:: WHAT IS REQUIRED ::
Transcribe the Towers of Hanoi text below, word for word, from "We can then" to "from A to C.".

━━ TEXT EXTRACT ━━

Solving the ToH for one disc, or even two discs is trivial (moving from tower A to C, using B as the intermediary). For two disks we move the smaller top disc to B, the larger bottom disc to C, and then the smaller disc on B to C. This takes three moves. Moving three discs takes a bit more effort. However we already know how to move 2 discs, so the problem can be restated in terms of an existing solution. Move the top two discs in the tower from A to B. Then move the third disc from A to C, and finally move the two disc stack from B to C. What about if we had four discs… well we know hot to move 3 discs, so… well you get the idea. Here is a visual depiction on how 3 discs can be moved.

We can then solve the Towers of Hanoi problem for a stack of discs of height *n*, by trying to solve it for a stack of height *n*−1. To solve for a stack of height *n−*1, we try to solve for a stack of height *n−*2, etc. Now this can be easily solved using a recursive algorithm, because each smaller stack is a sub-problem of the original. To move *n* discs from tower A to tower C, using tower B as the intermediary, a rudimentary algorithm would look like this:

- Move
*n*−1 discs from A to B. - Move one disc from A to C.

━━━
━━ DATA EXTRACT ━━

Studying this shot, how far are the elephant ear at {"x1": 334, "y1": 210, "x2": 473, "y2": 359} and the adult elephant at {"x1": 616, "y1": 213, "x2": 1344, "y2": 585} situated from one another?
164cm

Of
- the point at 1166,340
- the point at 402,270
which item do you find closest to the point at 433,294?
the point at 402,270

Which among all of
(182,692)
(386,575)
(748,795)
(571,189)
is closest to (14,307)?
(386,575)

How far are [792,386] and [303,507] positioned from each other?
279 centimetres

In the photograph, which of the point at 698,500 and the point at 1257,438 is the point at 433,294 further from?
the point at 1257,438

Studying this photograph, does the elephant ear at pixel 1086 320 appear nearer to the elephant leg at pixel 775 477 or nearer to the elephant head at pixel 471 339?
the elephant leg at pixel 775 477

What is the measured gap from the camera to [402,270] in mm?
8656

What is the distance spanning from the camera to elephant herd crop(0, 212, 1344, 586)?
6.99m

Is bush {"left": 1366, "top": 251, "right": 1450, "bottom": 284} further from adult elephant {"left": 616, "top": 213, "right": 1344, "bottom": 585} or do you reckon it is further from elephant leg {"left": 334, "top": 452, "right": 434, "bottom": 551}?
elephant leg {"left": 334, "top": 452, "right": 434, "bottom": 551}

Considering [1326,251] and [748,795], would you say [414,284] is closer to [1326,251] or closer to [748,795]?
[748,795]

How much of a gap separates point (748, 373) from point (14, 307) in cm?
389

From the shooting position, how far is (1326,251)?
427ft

━━━

:: EXERCISE SOLUTION ::
We can then solve the Towers of Hanoi problem for a stack of discs of height *n*, by trying to solve it for a stack of height *n*−1. To solve for a stack of height *n−*1, we try to solve for a stack of height *n−*2, etc. Now this can be easily solved using a recursive algorithm, because each smaller stack is a sub-problem of the original. To move *n* discs from tower A to tower C, using tower B as the intermediary, a rudimentary algorithm would look like this:

- Move
*n*−1 discs from A to B. - Move one disc from A to C.